AI generated slop...

nottorp a month ago

A thought: is using Rust a form of avoiding responsability?

And a second thought since the article seems to be flagged now: considering the fan reaction to a post disparaging their favorite language, how is the Rust community different from a religious cult now?

  • aw1621107 a month ago

    > is using Rust a form of avoiding responsability?

    How so?

    > considering the fan reaction to a post disparaging their favorite language, how is the Rust community different from a religious cult now?

    Believe it or not, not all criticism is created equal. High-quality criticism is consistently well-received from what I've seen. This doesn't seem to get particularly close to that bar.

    • nottorp a month ago

      I don't think i've seen on HN discussions any criticism directed at rust that was acknowledged as high quality though.

    • nottorp a month ago

      > How so?

      As in: we're using a safe language, it's not our fault.

      • aw1621107 a month ago

        The answer might depend on what exactly you mean by "it", but in any case I'm inclined to disagree.

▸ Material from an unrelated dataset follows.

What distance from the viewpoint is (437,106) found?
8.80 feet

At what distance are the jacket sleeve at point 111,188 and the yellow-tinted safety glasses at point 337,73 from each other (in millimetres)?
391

Perhaps you can call using Rust "avoiding responsibility" for memory safety errors, but I don't think that's a particularly useful thing to say since you can say something similar about using calculators/theorem provers for avoiding math errors, FEA for avoiding simulation/math errors, etc. Sure, you're not actually responsible for putting pencil to paper and writing out the algebra/matrix manipulations/theorem derivations/etc., but it's far from unusual to consider using those tools the "responsible" choice where their reliability and/or effectiveness over human work is well established.

        In addition, there's almost always something more going on than using a particular tool and you're generally still going to be responsible for that other stuff anyways. For example, if you're working on something critical and high-integrity you're responsible for the end product functioning as intended no matter how exactly you go about doing that. Using something like SPARK might be a smart way to go about that, but you still need to have processes before using SPARK (e.g., verifying the specifications you're going to implement are what you intend) and processes after using SPARK (e.g., verifying what you implemented is actually what you intended, that the product is indeed working as expected, etc.). If a bug in SPARK results in something unintended happening, you may not be responsible for the faulty proof itself but that's only one failure out of multiple in the entire pipeline - for example, you can't pin a failure to catch the error in testing on SPARK.